C'est la théorie que soutient (dans le Wall Street Journal et dans un livre à paraître) un républicain pur jus, Jeffrey Bell.

Son analyse tombe au moment où deux hommes mènent le bal. Mitt Romney, d'une part. Un modéré qui devra un jour s'expliquer sur son appartenance à une Église, celle des mormons, inventée au XIXe siècle par un aventurier et encore plus fantaisiste que la plupart des religions constituées. Rick Santorum, d'autre part. Un fondamentaliste catholique aujourd'hui confronté à ses déclarations passées sur le diable (c'est son invité, en effet), les femmes, les noirs, les gais...

Faudra-t-il subir jusqu'à la présidentielle de novembre une campagne de cette sorte?

Les démocrates devront y voir.
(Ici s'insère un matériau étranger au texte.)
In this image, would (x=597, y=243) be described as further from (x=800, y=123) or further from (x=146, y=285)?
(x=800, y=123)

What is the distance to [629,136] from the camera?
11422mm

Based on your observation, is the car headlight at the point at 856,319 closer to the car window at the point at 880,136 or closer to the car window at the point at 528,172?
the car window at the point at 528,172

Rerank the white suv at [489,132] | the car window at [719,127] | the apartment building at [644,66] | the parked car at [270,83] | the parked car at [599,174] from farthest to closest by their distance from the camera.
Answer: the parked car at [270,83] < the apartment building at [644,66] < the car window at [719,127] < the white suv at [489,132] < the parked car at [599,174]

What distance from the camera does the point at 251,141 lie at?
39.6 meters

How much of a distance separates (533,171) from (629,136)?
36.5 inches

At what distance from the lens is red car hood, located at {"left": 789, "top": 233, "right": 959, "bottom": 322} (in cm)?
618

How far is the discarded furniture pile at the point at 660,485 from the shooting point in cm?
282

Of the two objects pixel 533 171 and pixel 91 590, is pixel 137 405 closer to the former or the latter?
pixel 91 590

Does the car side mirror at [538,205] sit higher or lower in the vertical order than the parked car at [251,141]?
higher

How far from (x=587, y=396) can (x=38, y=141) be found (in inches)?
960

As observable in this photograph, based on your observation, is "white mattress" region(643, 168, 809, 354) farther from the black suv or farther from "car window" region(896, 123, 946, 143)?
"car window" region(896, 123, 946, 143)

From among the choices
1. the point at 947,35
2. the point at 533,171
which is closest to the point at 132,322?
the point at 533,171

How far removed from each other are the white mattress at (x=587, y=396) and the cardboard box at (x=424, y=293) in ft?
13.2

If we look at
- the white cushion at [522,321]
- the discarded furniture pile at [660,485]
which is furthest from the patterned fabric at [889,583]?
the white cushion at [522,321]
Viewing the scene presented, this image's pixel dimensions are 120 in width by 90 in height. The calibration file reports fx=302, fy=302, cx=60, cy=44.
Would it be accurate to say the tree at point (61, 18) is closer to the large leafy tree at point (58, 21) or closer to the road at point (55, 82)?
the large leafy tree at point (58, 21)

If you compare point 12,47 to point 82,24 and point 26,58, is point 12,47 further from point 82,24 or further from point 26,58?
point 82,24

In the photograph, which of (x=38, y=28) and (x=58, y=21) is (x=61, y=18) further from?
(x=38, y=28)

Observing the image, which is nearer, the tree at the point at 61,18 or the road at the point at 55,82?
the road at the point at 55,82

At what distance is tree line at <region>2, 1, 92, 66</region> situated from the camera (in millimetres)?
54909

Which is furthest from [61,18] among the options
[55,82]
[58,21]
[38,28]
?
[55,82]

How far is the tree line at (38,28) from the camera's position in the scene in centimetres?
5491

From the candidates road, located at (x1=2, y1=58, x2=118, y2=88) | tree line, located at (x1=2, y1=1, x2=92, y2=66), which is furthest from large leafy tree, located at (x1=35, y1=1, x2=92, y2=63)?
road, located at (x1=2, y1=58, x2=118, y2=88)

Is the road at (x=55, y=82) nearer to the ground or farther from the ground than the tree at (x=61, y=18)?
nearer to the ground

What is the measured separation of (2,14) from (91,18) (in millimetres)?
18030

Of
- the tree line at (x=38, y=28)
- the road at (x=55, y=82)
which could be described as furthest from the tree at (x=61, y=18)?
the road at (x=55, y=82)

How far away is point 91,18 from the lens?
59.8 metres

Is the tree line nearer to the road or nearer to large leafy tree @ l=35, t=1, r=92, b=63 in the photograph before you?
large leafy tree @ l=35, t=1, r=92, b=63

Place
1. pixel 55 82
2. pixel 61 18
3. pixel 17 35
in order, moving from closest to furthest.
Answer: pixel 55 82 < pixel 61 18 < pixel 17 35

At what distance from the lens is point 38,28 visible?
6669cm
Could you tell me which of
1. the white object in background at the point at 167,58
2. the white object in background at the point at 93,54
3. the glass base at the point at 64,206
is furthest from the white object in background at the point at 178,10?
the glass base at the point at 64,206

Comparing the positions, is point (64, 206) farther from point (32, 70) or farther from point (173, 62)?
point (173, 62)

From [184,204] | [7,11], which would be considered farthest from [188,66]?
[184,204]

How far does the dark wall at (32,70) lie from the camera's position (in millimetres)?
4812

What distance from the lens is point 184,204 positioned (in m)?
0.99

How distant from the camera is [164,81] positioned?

Les femmes aussi, notamment en rappelant que 99% des Américaines en âge de procréer recourent à la contraception, dont 98% des catholiques. Les intellectuels, surtout les scientifiques, devront faire plus de bruit. Les citoyens non religieux, agnostiques ou athées également: ils représentent entre 16 et 20% de la population, la plus importante minorité au pays, en augmentation malgré les apparences.

Ce serait tout simple, au fond, de ramener la campagne sur le terrain de la raison. Il faudrait juste convaincre Satan d'aller se faire voir ailleurs.